| OBJETIVO |
Transcreva, sem alterações, o trecho do texto sobre o espólio arqueológico de Lisboa que começa em "Uma das mais" e continua até "conhecido por Garum.".

| EXCERTO SELECIONADO |
Neste imenso desfolhar de provas produzidas pelos anteriores ocupantes do território, o CAL recebe muitos espólios arqueológicos provenientes de escavações da cidade.

“Estamos disponíveis para receber espólio – por exemplo, de empresas de arqueologia depois de realizarem trabalhos arqueológicos na cidade, sejam obras públicas ou privadas”, observa António Marques.

Mas o responsável relembra que, salvo raras exceções, a receção dos materiais tem de ser acompanhada pelo “relatório da escavação aprovado", que inclui o inventário, descrição da escavação e identificação cronológica dos materiais. Uma vez entregue, “somos nós que zelamos pelo espólio”, diz o investigador.

Depósito de Bens Arqueológicos de Pedrouços | Arquivo CAL / CML

O Centro gere dois grandes espaços de reserva - em Pedrouços e no Bairro do Rego. Aqui estão reunidos materiais provenientes de escavações desde os anos 60. Estão presentes vestígios humanos desde o período Paleolítico no terriório de Lisboa, mas os mais numerosos são de época Moderna.

Numa outra sala da sede do CAL encontra-se o Laboratório de Conservação e Restauro, onde muitos desses materiais passam pelas mãos de dois técnicos para serem recuperados.

“Temos equipamento para isso, temos meios humanos e temos todo o gosto em fazê-lo. É preciso ter o espólio acautelado e preservado para as próximas gerações”, reitera o coordenador. As peças ficam prontas para serem emprestadas e integradas em eventos públicos e assim contribuir para “divulgar a própria atividade arqueológica da cidade de Lisboa”.
 

Uma das mais recentes peças restauradas. Cântaro do séc. XVII, época Moderna | Carla Quirino - RTP
Workshop com influências gastronómicas romanas
"Quatrocentos quilos de sardinha cortados aos pedaçose  misturados com 320 litros de água e 130 quilogramas de sal" foi a fórmula escolhida pelo designer e investigador na área alimentar Victor Vicente e o chef Pedro Almeida para se aproximarem da receita do antigo molho romano conhecido por Garum.
 
Tal como os romanos, os investigadores recorreram aos recursos da região para prosseguir o projeto. Em parceria com a equipa de investigadores das Ruínas Romanas de Tróia, liderada pela arqueóloga Inês Vaz Pinto, Victor Vicente e o Pedro Almeida utilizaram um dos tanques de salga - cetária - do sítio arqueológico para reproduzir o preparado de peixe.

Excertos de dados de perguntas espaciais:
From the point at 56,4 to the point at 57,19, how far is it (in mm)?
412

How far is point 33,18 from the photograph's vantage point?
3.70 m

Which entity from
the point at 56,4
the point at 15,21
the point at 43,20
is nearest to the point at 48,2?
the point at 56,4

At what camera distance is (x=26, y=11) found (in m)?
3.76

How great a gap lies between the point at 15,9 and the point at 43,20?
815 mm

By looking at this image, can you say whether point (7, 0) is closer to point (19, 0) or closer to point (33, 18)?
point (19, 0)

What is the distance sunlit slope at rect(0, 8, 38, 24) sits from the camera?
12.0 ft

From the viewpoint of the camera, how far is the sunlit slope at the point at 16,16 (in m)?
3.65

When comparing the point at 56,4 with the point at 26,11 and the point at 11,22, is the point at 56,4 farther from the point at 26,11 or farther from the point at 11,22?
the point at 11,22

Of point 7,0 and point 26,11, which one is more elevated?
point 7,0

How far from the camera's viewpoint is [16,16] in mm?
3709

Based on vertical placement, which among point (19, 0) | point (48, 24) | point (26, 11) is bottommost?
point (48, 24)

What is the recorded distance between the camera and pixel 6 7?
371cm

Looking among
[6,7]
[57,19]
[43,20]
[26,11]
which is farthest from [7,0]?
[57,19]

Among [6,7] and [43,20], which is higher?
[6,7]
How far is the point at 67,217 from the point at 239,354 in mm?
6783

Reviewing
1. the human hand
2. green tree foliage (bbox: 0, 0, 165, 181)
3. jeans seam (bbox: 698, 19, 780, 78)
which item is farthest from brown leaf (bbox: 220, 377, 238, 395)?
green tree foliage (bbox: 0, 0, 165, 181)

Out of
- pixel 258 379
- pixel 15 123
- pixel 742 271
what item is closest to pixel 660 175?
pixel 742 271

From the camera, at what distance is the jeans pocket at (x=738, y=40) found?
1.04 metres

| RESPOSTA AO EXERCÍCIO |
Uma das mais recentes peças restauradas. Cântaro do séc. XVII, época Moderna | Carla Quirino - RTP
Workshop com influências gastronómicas romanas
"Quatrocentos quilos de sardinha cortados aos pedaçose  misturados com 320 litros de água e 130 quilogramas de sal" foi a fórmula escolhida pelo designer e investigador na área alimentar Victor Vicente e o chef Pedro Almeida para se aproximarem da receita do antigo molho romano conhecido por Garum.